Page 47 of 433

The BeZine, Vol. 6, Issue 4, December 2019, Life of the Spirit

“There is a LIGHT in this world. A healing spirit more powerful than any darkness we may encounter. We sometimes lose sight of this force when there is suffering, and too much pain. Then suddenly, the spirit will emerge through the lives of ordinary people who hear a call and answer in extraordinary ways.” Richard Attenborough


I find it heartening that what preoccupies me at present is clearly reflected in most if not all the submissions for this issue, which are filled with the kind of spirit that has no physical form, cannot be measured, cannot be physically embodied and, perhaps most important of all, cannot be contained or imprisoned. Human history provides us with a litany of evidence of how the spirit of the most oppressed, the most downtrodden and enslaved, even those groups of people, whom others have tried to exterminate in the most awful expressions of human behaviour, genocide, cannot and will never be vanquished.

We are surrounded by evidence of the power of the human spirit even in these times when, all around us, the leaders of the World seem to be pulling us into dark and uncertain places and there seems to be no clarity, no escape from the fire and smoke that chokes us. It is difficult to see past the debt we are creating.

The collective works of our contributors in this edition of The BeZine represent a response to Hope and Light. They seem to have taken in the many facets of the human spirit as a universal word that could be slotted into every sentence ever written. Along with compassion, “spirit” makes  a worthwhile contribution to human life, to humane life. The Life of the Spirit is truly embodied in this issue of the Zine.

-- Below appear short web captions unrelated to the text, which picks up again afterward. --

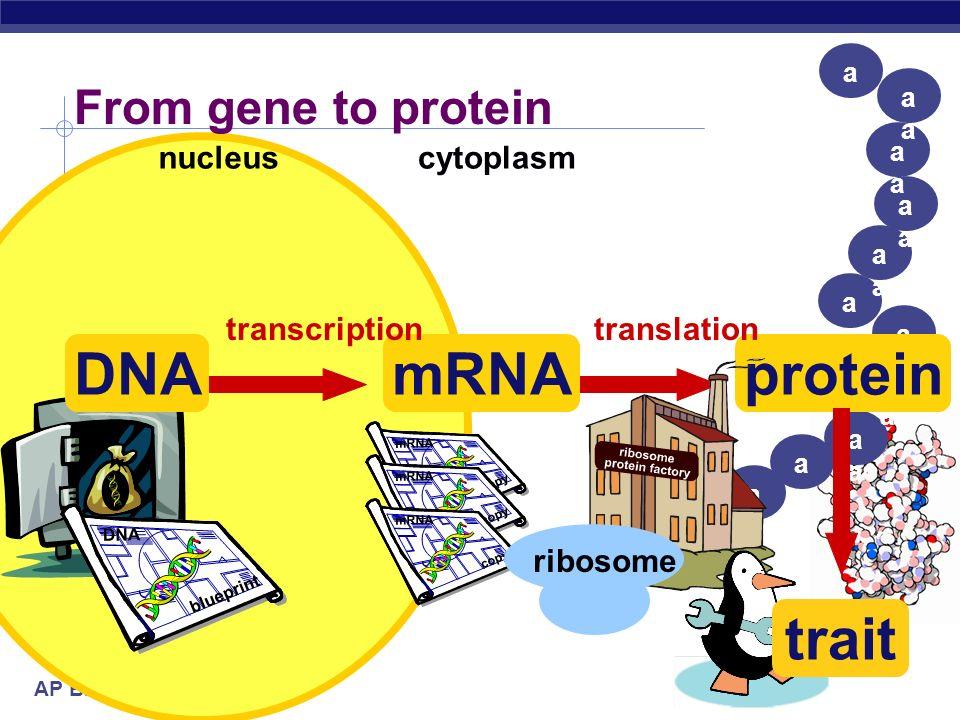 AP Biology 1960   1968 Marshall Nirenberg Har Khorana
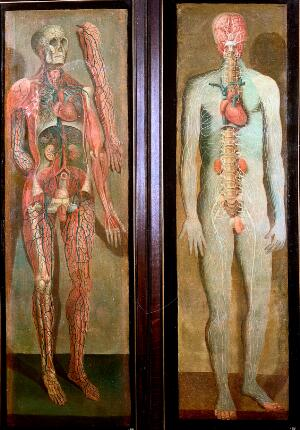 view Two anatomical oil paintings by D'Agoty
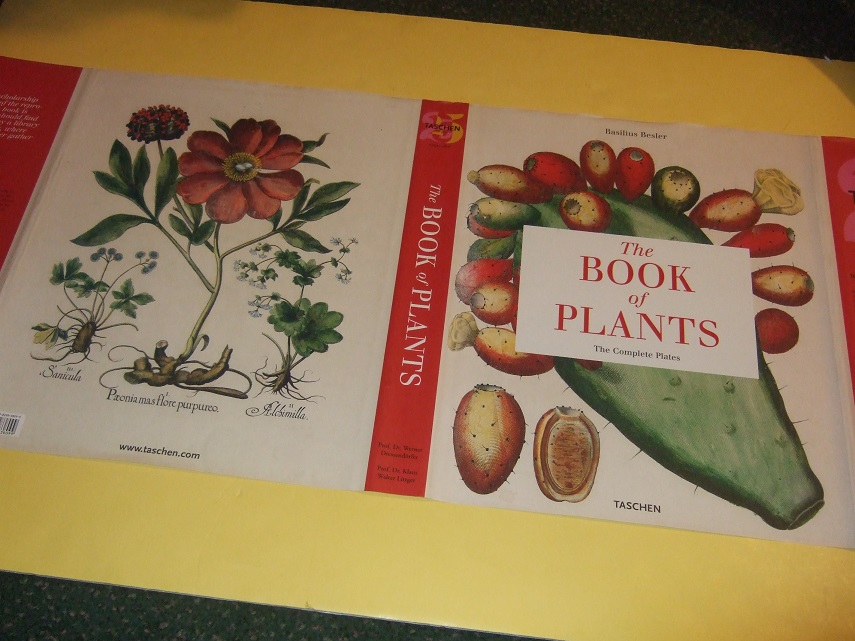 Image for The Book of Plants: The Complete Plates -by Basilius Besler ( Hortus Eystettensis / Garden of Eichstätt - Taschen Facsimile Edition )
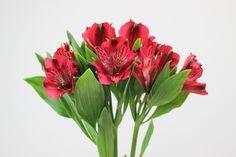 Red Alstromeria Lily - Google Search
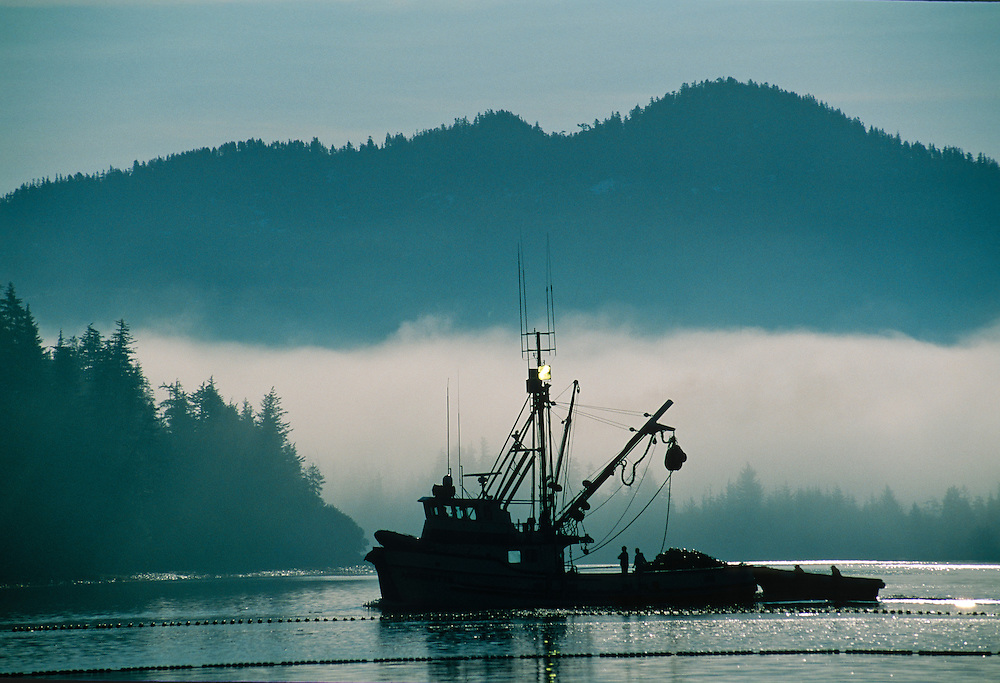 Alaska, Prince William Sound.  Salmon commercial fishing boat waiting to set the nets in morning fog.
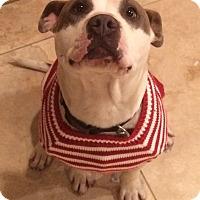 Adopt A Pet :: Bandit - Surprise, AZ
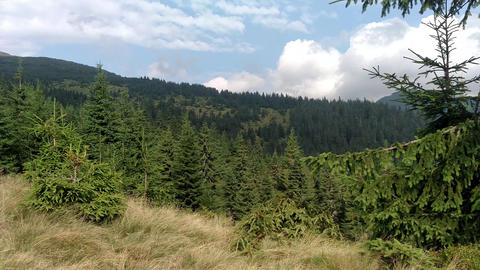 Slow motion of clouds Spruce mountains and sky Environment in sunny day ature in the Carpathians Footage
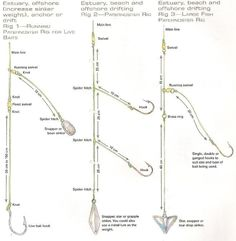 how to rig for saltwater pier fishing - Google Search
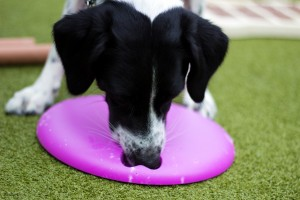 Interactive Dog Toy - nina ottosson toy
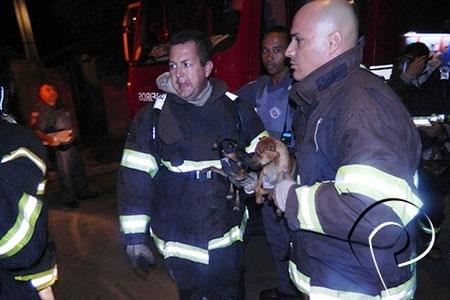 Bombeiros salvam cães de incêndio no interior de São Paulo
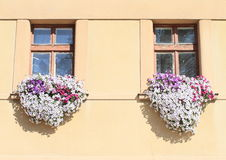 Windows with lila and white flowers. White and lila flowers in front of wooden windows Royalty Free Stock Images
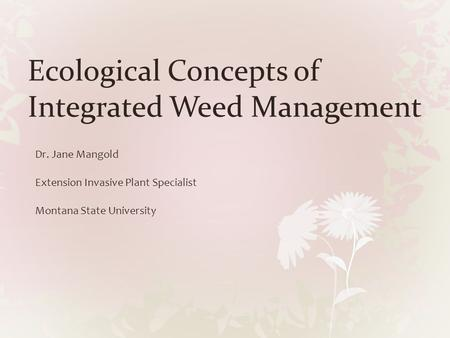 Ecological Concepts of Integrated Weed Management Dr. Jane Mangold Extension Invasive Plant Specialist Montana State University.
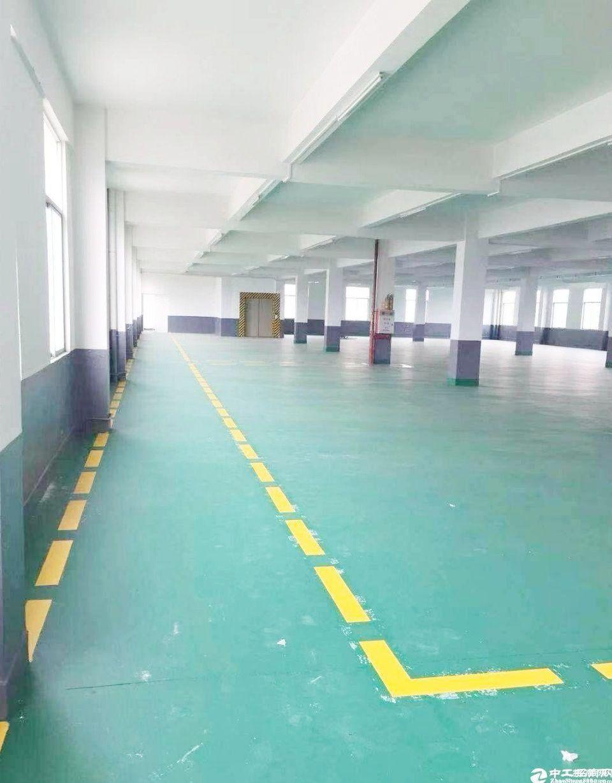 广州天河新出800平带货梯两吨标准厂房可生产注册出租可分租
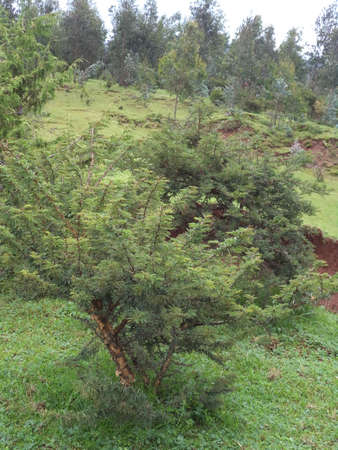 Entoto Jungle of Addis Ababa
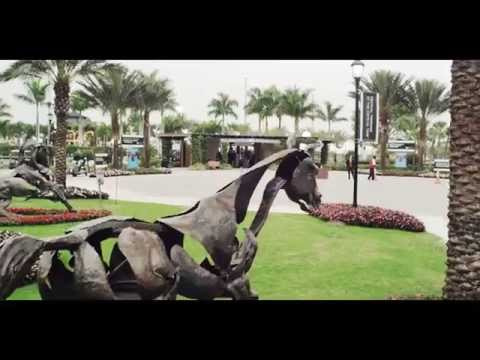 Winter Equestrian Festival Overview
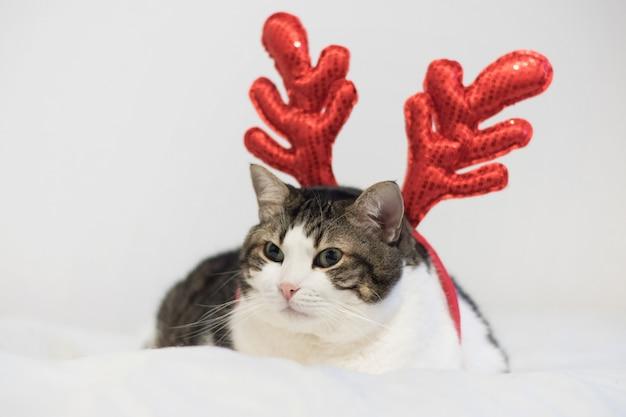 Gato divertido del reno de rudolph de la navidad, mintiendo en una ...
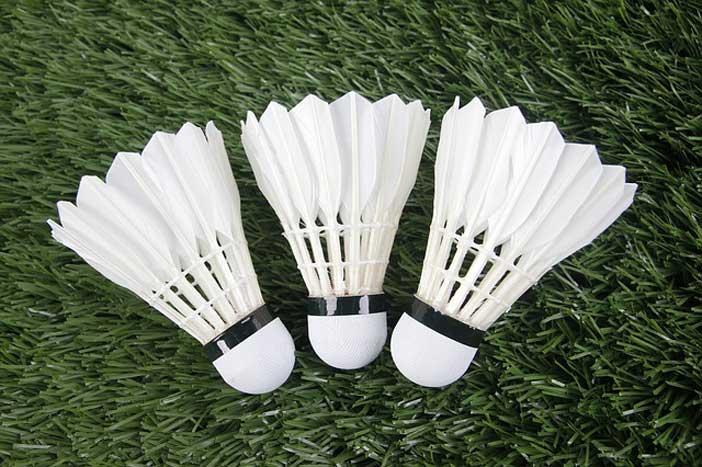Volants de Badminton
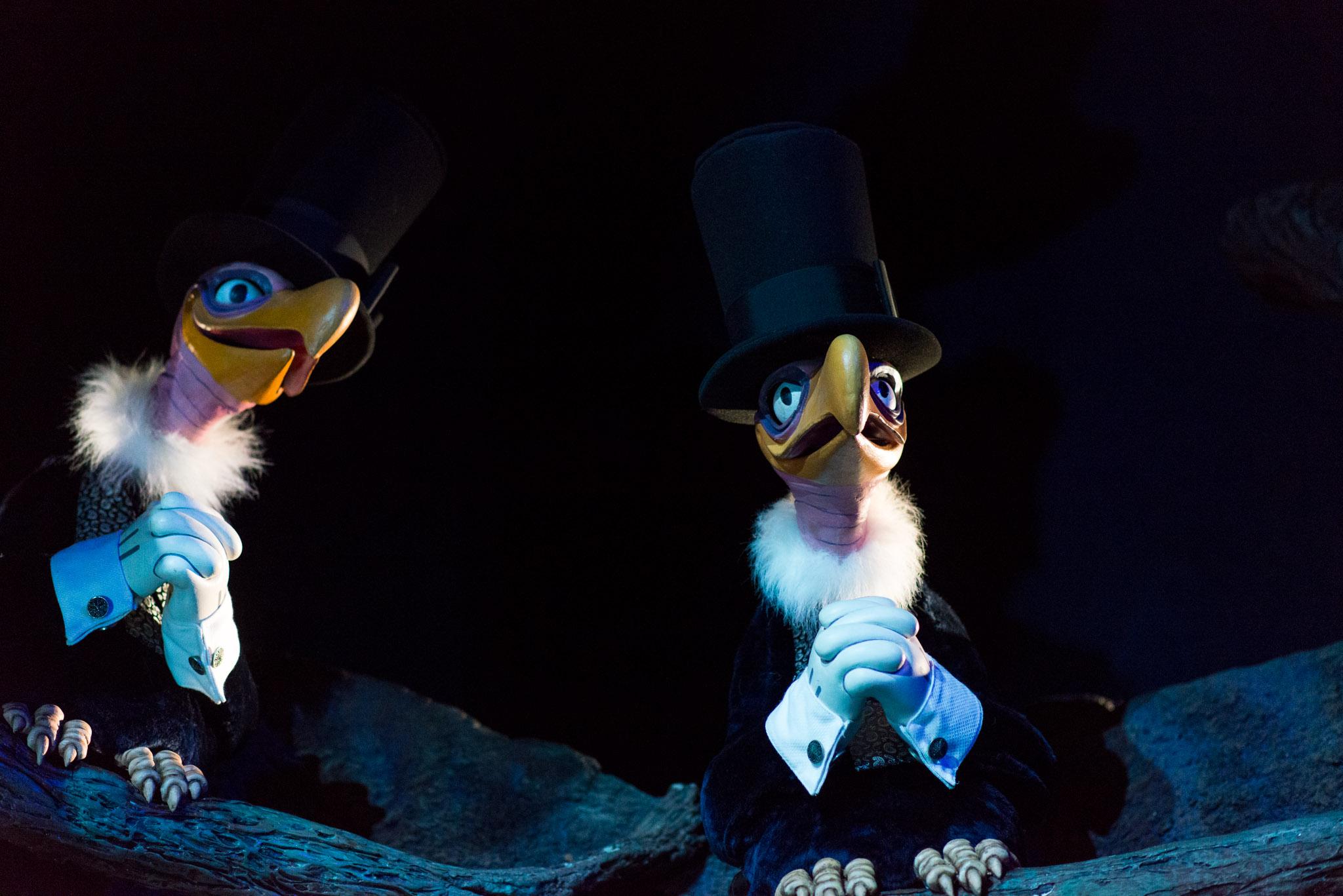 Vultures - Walt Disney World Magic Kingdom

We now hear the voices of those writers and poets who have embraced December’s theme in many diverse ways. I thank them all, especially those who have found their submissions published here for the first time, but also thanks to those who are returning and consistently help to make this publication special.

John Anstie
Associate Editor

Much thanks to John Anstie for the intro to this quarter’s Zine. We keep the intro’s short, which may make it seem an easy assignment. It’s not.  All of the work must be read in order to ensure that the through-line is evident and the intro consistent with the spirit of the contributions. That’s quite a bit of reading and analysis, though entirely pleasurable.

Thanks to Michael Dickel for putting together the Memoriam for Reuben Woolley who died earlier this month and to whom this issue is dedicated.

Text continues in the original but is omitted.